2. High-pressure sales pitch
A good company reputation and balance sheet speak for themselves. There's no need for a huge sales pitch from the seller. If anything, they should be the one with the leverage, fielding offers from buyers.
If you're on the receiving end of a high-pressure sales pitch, ask yourself why that might be the case. Chances are, the seller wants to unload the business fast. There could be valid reasons for this, but there could also be a few concerns.
Related: 4 Things to Understand When Buying a Business
3. Behind on taxes
Don't just take a company's internal financials at face value. Get your hands on (at least) the past three year's tax files, and make sure they're consistent with what's being reported on the company's financial statements. If numbers don't add up, or something smells funny, carefully investigate it.
4. Questionable past
Look beyond the balance sheet and financials. You also have to consider the company's brand and industry presence.
One of the easiest things to do is run a Google search for the company's name and to study the first several pages of results. Read everything you can get your hands on. This includes blog posts, social media posts, news stories, images, videos, reviews, testimonials, independent rating sites, interviews with founders, etc.
As you do your research, make notes of anything negative. This could be something as simple as a one-star review for a product or as serious as a legal matter. Because here's the thing: Once you buy the business, all of the previous owner's problems instantly become yours. It doesn't matter if you weren't affiliated with the business when someone wrote a scathing review or article, it's going to follow you around. This isn't necessarily grounds for not buying a business, but it should make you pause to perform an even more careful evaluation.
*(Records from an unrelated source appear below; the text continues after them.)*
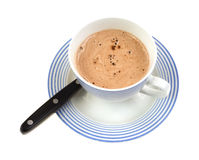 Cup and saucer of hot chocolate with spoon Stock Image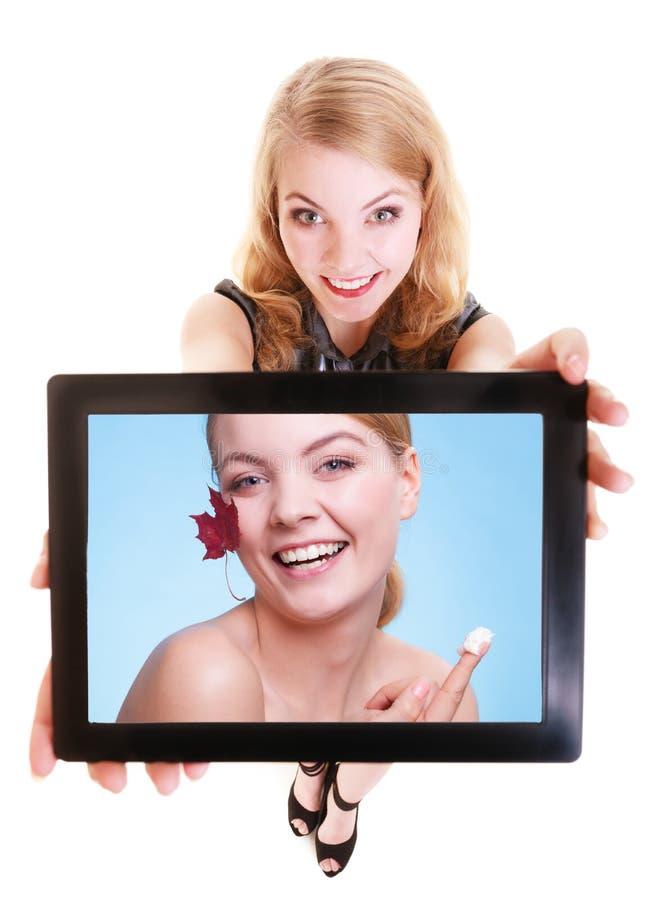 Muchacha que muestra a la mujer con crema en la tableta. Cuidado de piel fotos de archivo libres de regalías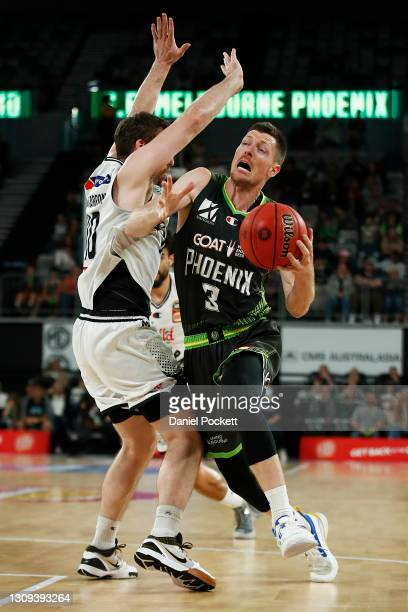 Cameron Gliddon of the Phoenix drives to the basket under pressure from Mitch McCarron of United during the round 11 NBL match between Melbourne...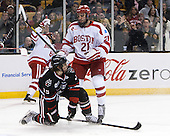 Kevin Roy (NU - 15), Sean Escobedo (BU - 21) - The Northeastern University Huskies defeated the Boston University Terriers 3-2 in the opening round of the 2013 Beanpot tournament on Monday, February 4, 2013, at TD Garden in Boston, Massachusetts.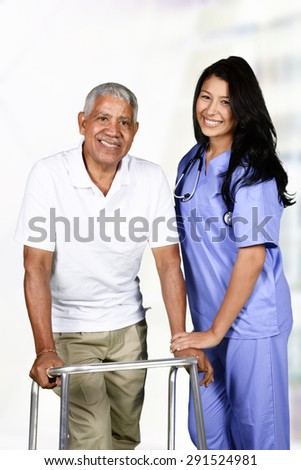 Health care worker helping an elderly man  - stock photo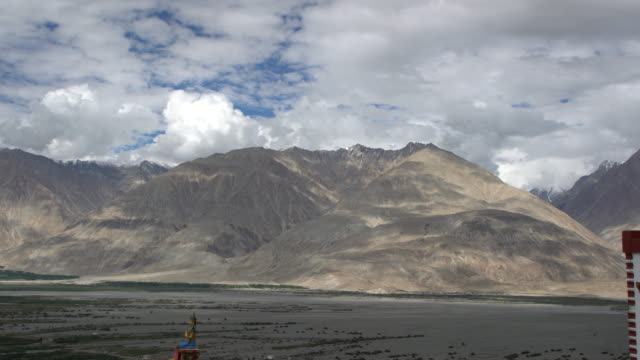 Panorama View of Nubra Valley and the giant Buddha statue at Diskit Monastery, Ladakh, India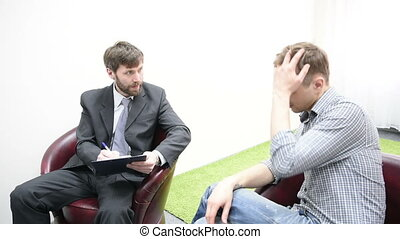 Sad young man talking with psychologist.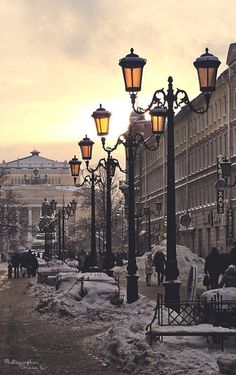 Winter street in St. Petersburg, Russia. Beautiful winter yellow sky.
Related: The Benefits of Buying a Business vs. Starting Your Own Company
Never underestimate the importance of rigorous due diligence when acquiring a business. While this vetting process can feel strenuous and overwhelming, it's a vital part of the process. Not only will you unearth the proverbial skeletons in the closet, but you may also find hidden benefits and bright spots that you weren't previously privy to.